::: DOCUMENT SECTION :::
Puma SE’s chief executive officer put a brave face on the coronavirus crisis in China, forecasting a 10 per cent gain in revenue this year.
“Long-term, this will not have an impact on our industry and our brand,” CEO Bjorn Gulden told journalists Wednesday. “Can we reach the guidance or not? We will do everything we can.” Puma shares surged as much as 9.5 per cent to a record, erasing a recent slide.
Rival sportswear maker Adidas AG painted a bleak picture, saying business in greater China dropped 85 per cent in the weeks since January 25. Puma’s Gulden looked past the gloom even as the company wrestles with store closures in a market that accounts for 13 per cent of its sales. Chinese authorities have taken drastic measures to contain an outbreak that has claimed more than 2,000 lives.
Chinese employers have encouraged people to stay home, shopping malls and restaurants are empty, and amusement parks and theatres are closed. Non-essential travel is all but forbidden.
Piral Dadhania, an analyst at RBC Capital Markets, said Puma’s surprising discounting of the virus in the early months of the year may point to a strong order book for the second and third quarters.
::: RECORDS PROVIDED :::
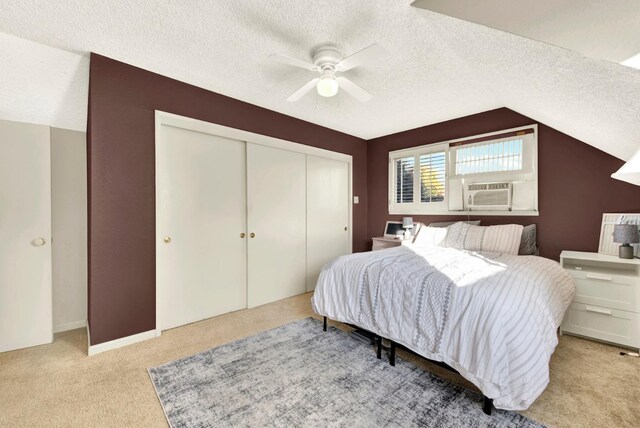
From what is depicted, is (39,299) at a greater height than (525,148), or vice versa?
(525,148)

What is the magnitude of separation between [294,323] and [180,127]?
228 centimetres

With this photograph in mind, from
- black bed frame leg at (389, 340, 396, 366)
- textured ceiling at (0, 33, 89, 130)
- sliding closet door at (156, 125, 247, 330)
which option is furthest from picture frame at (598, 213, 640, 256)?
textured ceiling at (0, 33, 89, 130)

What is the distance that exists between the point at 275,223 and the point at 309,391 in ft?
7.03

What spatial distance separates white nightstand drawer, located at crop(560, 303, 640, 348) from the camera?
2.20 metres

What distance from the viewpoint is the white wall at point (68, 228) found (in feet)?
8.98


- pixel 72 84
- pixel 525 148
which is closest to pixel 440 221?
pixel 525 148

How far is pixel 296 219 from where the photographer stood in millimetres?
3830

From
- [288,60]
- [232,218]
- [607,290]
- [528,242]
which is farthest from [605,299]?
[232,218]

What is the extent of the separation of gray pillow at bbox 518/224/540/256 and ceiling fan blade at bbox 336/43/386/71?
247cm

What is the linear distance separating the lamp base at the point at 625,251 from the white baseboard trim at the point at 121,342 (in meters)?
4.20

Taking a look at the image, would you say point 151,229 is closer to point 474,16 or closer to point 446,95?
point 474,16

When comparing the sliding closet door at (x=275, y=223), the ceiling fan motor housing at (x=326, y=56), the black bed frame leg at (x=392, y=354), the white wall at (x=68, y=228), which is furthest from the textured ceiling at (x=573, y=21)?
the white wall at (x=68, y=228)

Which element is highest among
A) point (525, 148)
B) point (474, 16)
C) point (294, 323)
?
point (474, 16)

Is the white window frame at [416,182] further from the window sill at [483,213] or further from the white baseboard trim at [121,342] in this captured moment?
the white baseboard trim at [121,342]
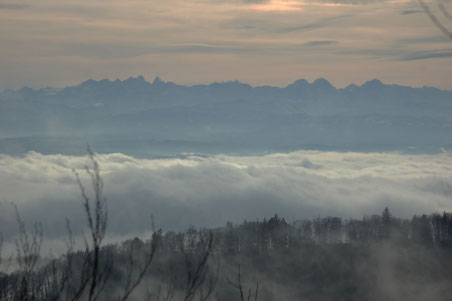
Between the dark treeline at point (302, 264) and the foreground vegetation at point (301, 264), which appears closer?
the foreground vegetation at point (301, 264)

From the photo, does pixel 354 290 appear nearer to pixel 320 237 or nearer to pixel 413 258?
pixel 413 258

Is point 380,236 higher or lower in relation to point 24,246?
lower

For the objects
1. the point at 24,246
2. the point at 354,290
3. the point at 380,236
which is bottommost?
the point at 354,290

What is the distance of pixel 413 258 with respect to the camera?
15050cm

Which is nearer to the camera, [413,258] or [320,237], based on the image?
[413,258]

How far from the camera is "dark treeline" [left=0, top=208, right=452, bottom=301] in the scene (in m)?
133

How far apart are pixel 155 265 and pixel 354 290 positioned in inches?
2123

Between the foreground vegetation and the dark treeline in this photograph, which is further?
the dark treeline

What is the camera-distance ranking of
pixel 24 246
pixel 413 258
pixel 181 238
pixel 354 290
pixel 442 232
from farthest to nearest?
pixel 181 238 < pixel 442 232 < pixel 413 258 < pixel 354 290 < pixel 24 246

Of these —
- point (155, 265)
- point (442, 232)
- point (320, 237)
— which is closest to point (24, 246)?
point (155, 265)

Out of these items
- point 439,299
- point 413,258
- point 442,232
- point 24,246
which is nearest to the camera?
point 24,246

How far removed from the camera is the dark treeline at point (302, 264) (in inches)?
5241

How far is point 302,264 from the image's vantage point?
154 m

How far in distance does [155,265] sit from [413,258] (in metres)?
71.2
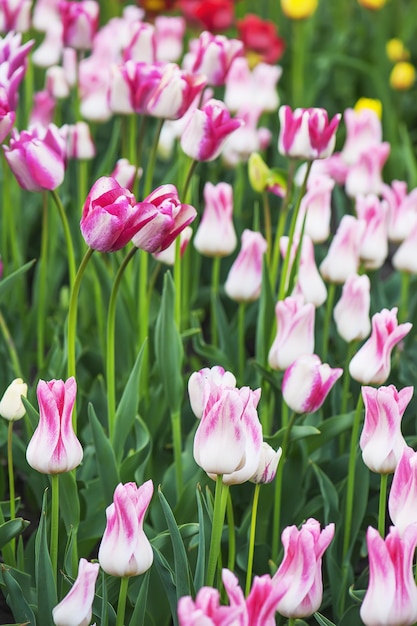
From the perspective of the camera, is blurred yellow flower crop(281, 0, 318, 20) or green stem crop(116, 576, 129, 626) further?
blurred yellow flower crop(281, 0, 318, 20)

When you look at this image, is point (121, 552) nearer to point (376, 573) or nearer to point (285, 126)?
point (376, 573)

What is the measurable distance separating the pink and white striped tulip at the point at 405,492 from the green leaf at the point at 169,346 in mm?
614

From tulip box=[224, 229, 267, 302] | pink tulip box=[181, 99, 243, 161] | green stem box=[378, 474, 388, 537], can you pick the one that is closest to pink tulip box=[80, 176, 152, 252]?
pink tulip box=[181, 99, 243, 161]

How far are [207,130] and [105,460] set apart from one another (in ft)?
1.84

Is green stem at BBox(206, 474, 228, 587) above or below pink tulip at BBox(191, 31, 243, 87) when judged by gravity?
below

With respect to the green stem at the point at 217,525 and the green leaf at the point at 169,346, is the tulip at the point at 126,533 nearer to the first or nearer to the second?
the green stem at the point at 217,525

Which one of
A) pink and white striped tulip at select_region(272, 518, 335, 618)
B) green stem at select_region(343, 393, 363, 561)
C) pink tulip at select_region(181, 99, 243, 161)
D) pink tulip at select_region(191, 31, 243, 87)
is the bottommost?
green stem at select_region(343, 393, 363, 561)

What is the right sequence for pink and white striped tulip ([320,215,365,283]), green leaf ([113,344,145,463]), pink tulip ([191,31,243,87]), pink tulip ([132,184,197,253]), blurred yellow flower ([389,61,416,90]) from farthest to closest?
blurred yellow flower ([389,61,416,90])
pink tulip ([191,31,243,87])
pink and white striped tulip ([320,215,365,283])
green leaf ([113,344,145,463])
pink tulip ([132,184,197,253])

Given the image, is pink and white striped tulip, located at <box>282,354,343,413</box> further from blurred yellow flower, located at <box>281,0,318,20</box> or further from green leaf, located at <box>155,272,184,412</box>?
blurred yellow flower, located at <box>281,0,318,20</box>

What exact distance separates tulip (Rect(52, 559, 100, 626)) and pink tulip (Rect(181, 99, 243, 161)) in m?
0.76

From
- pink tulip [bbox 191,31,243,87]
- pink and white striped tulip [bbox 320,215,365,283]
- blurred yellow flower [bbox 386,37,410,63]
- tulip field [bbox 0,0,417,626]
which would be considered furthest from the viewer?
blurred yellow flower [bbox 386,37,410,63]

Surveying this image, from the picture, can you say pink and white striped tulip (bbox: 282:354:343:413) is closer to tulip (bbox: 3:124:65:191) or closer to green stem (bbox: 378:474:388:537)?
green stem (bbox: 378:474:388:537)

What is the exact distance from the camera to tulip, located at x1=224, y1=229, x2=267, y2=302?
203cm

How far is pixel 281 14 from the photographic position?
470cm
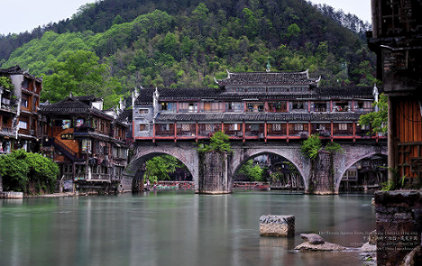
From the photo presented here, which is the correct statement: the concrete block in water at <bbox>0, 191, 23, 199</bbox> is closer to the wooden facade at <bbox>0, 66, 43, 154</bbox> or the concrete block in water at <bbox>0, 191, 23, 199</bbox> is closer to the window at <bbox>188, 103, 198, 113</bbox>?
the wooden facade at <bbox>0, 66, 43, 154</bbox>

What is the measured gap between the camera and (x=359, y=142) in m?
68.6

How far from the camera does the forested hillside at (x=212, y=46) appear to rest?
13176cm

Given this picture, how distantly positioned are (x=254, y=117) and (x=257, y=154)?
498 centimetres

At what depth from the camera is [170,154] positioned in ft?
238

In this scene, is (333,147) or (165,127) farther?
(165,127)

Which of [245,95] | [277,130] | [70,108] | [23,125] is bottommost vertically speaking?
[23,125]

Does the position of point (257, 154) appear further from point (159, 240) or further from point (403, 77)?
:::
=== DIRECTIONS FOR THIS TASK ===
Please write out the Puma news item again, starting with "Puma SE’s chief" and going on through "than 2,000 lives.", and switch every "Puma" to "Nike".

=== TASK RESPONSE ===
Nike SE’s chief executive officer put a brave face on the coronavirus crisis in China, forecasting a 10 per cent gain in revenue this year.
“Long-term, this will not have an impact on our industry and our brand,” CEO Bjorn Gulden told journalists Wednesday. “Can we reach the guidance or not? We will do everything we can.” Nike shares surged as much as 9.5 per cent to a record, erasing a recent slide.
Rival sportswear maker Adidas AG painted a bleak picture, saying business in greater China dropped 85 per cent in the weeks since January 25. Nike’s Gulden looked past the gloom even as the company wrestles with store closures in a market that accounts for 13 per cent of its sales. Chinese authorities have taken drastic measures to contain an outbreak that has claimed more than 2,000 lives.